Philippe Sansonetti, Professor Emeritus at the Collège de France in the Microbiology and Infectious Diseases Chair, will give a lecture entitled "How do pandemics stop?" on March1, 2022 at 6:00 pm at the Collège de France, and live on our website.

This lecture is organized in partnership with Sciences et Avenir and La Recherche magazines .

March 1, 2022 at 6 p.m

  • Collège de France
    Amphithéâtre Marguerite de Navarre
    11, place Marcelin-Berthelot
    ​​​​​​​75005 Paris
Anti-sneezing screens in a San Francisco barracks during the Spanish flu epidemic in 1918.

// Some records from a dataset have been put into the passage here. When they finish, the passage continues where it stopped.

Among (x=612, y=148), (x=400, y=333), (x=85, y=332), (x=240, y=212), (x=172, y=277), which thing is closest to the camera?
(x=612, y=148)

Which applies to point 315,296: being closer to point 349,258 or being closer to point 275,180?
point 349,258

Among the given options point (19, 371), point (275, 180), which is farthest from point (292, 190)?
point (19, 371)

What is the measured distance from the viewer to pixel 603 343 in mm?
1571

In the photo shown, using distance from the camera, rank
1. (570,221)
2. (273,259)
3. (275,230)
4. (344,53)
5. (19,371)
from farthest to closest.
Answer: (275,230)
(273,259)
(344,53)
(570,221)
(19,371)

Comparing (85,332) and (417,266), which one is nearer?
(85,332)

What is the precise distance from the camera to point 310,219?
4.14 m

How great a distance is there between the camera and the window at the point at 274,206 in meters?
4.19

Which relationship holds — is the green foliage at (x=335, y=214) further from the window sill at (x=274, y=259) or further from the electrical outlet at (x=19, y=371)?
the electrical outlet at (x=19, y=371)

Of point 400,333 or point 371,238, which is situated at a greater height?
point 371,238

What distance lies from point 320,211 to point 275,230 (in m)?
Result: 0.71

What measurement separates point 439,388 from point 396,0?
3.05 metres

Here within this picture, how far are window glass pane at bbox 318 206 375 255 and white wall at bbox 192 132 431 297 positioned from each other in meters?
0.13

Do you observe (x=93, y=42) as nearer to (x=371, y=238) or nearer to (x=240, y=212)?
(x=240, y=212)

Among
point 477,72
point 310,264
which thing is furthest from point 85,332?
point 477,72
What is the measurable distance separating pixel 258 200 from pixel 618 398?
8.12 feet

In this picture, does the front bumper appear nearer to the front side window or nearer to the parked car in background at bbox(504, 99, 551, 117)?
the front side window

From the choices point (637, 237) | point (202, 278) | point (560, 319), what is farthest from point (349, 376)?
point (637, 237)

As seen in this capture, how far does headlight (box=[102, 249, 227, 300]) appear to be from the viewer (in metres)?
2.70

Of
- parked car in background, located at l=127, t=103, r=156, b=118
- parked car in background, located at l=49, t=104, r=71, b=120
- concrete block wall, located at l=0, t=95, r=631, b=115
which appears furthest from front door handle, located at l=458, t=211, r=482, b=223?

After two years of evolution, the Covid-19 pandemic continues its global progression. Waves, now supported by the appearance of SARS-CoV-2 genotypic variants, follow one another. The increase in the virus's transmissibility, without any exacerbation of its virulence, seems to mark the profile of human-virus co-evolution and map out the pandemic's future "roadmap"... This adaptation will condition the pandemic's eventual "exit".

"Exit" is a euphemism that poorly conceals our ignorance of what a "halt" to the Covid-19 pandemic might look like. Will it stop?

What role will human intervention, particularly vaccination, have played in its evolution? How much of the unknown is left by the extraordinary scientific progress in what Charles Nicolle called the "genius" of infectious diseases? Will we have to "learn to live" with SARS-CoV-2?

What can we learn from the history of major pandemics about all these issues, which have far-reaching health, economic, social, psychological and even geostrategic consequences?

Does it enable us to define a rational framework, an epistemology of pandemic finitude?